| EXERCISE TASKS |
1: Can you copy out, word for word, the part of the profile of labor lawyer James Landye below starting at "Of Law, Labor, and" and ending at "in its infancy."?
2: What comes next in the profile of labor lawyer James Landye below? Continue it from its final sentence.

| SOURCE PASSAGE |
---
Of Law, Labor, and Lumber

If you know anyone who belongs to a union or who has sought remedy for a personal injury through the courts, they’re benefitting from the legacy of University of Oregon graduate James Landye.

He was, in the words of Senator Wayne Morse, “the most brilliant student in the history” of the UO School of Law.

Irish by ancestry but born in Wales, Landye met Morse in 1931 when he was a 20-year-old first-year law student from Portland. Morse, at 31, was the youngest law dean in the nation. They formed a lifelong bond stemming from a shared passion for workers’ rights in an era when trade unions were still forming and the field of labor law was in its infancy.

Morse and Landye would support each other’s efforts in many ways over the years, professionally and as best friends. When Landye married his UO sweetheart, Ethel Mason, BA ’31, he asked Morse to be his best man. When his own interests shifted to politics, Morse asked Landye to help manage his campaign for the US Senate.

In 1934, Landye celebrated graduating first in his law school class by visiting family in Wales and South Africa. On his return, he hired on as one of two attorneys with the San Francisco-based Pacific Coast Labor Bureau in 1935. He would hopscotch the Pacific Northwest representing a host of young unions—from striking loggers to shipyard workers—in strike negotiations and at hearings before the newly formed National Labor Relations Board.

He worked nonstop. Ethel, who died in 1996, wrote about the toll that dealing with the “vitriolic” labor disputes of the 1930s took on her husband:

“Jim was hopping mad about the way management was treating labor, but at the same time he was very much opposed to the use of violence to settle labor disputes. So while he remained calm on the outside during these battles, he churned on the inside.”

By 1938, Landye was in private practice with B. A. Green in Portland. He began fighting to overturn an Oregon law banning picketing on the grounds that it abridged free speech and a free press and was a violation of the Oregon and US constitutions. The case, filed on behalf of the Teamsters, the AFL, and the railroad brotherhoods, went all the way to the Supreme Court of Oregon, which overturned a lower court’s ruling and struck down the statute as unconstitutional in 1940.

During that time, Landye also helped secure a steady flow of lumber for the war effort. His reputation as an ethical, trusted advocate for labor had resulted in his appointment to the West Coast Lumber Commission of the War Labor Board.


“Under Jim’s steady hand, crisis after crisis in the lumber camps in the Northwest was resolved,” wrote George Bodle, a Los Angeles attorney who had worked with Landye at the labor bureau. “It is no exaggeration to say that the maintenance of peaceful labor relations and full production in the lumber industry during World War II was primarily the achievement of Jim Landye.”

But by December 1943, Landye needed immediate treatment for ulcers, and he resigned from the commission. Morse had warned him to ease off a few months earlier, to no avail.

“In many respects we are peas out of the same pod,” he wrote Landye in February 1943. “However, take it from me, I have learned how to let down, and I am sure that had I not learned that lesson I would have been a physical wreck long before this.”
---
| GIVEN INFORMATION |
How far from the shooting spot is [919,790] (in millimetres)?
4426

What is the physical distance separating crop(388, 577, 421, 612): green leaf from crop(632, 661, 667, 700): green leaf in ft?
---
| THE REPLIES |
1:
Of Law, Labor, and Lumber

If you know anyone who belongs to a union or who has sought remedy for a personal injury through the courts, they’re benefitting from the legacy of University of Oregon graduate James Landye.

He was, in the words of Senator Wayne Morse, “the most brilliant student in the history” of the UO School of Law.

Irish by ancestry but born in Wales, Landye met Morse in 1931 when he was a 20-year-old first-year law student from Portland. Morse, at 31, was the youngest law dean in the nation. They formed a lifelong bond stemming from a shared passion for workers’ rights in an era when trade unions were still forming and the field of labor law was in its infancy.

2:
However, aside from time with his children and the occasional fishing trip, Landye didn’t let down. While maintaining a private practice in Portland, he continued to defend unions and became famous for winning cases on behalf of workers who were injured, maimed, or disabled on the job. “Some of the largest verdicts obtained in Oregon were the result of his work,” Bodle wrote.

In 1946, Landye helped set in place and became the second national president of an organization that continues to define best practices for attorneys—the National Association of Claimants’ Compensation Attorneys, now known as the American Association for Justice.

In 1947, he became the first labor lawyer elected president of the Multnomah Bar Association and in 1949, was elected to the Oregon State Bar’s prestigious Board of Governors.

Landye died suddenly of a heart attack in 1956, just as his friend Morse was facing the nation’s hottest senate race against Douglas McKay. He was only 45, and while six decades have passed since then, his contributions remain indelibly woven into the practice of law and Oregon history.

A Life of Service

1.          Incredible journey

Landye was born March 11, 1910, in Swansea, Wales, and orphaned at three months. His 15-year-old sister May, traveling on her own, took him and their six-year-old sister Hannah to Silverton, a mining town in British Columbia, where an aunt had agreed to take them in.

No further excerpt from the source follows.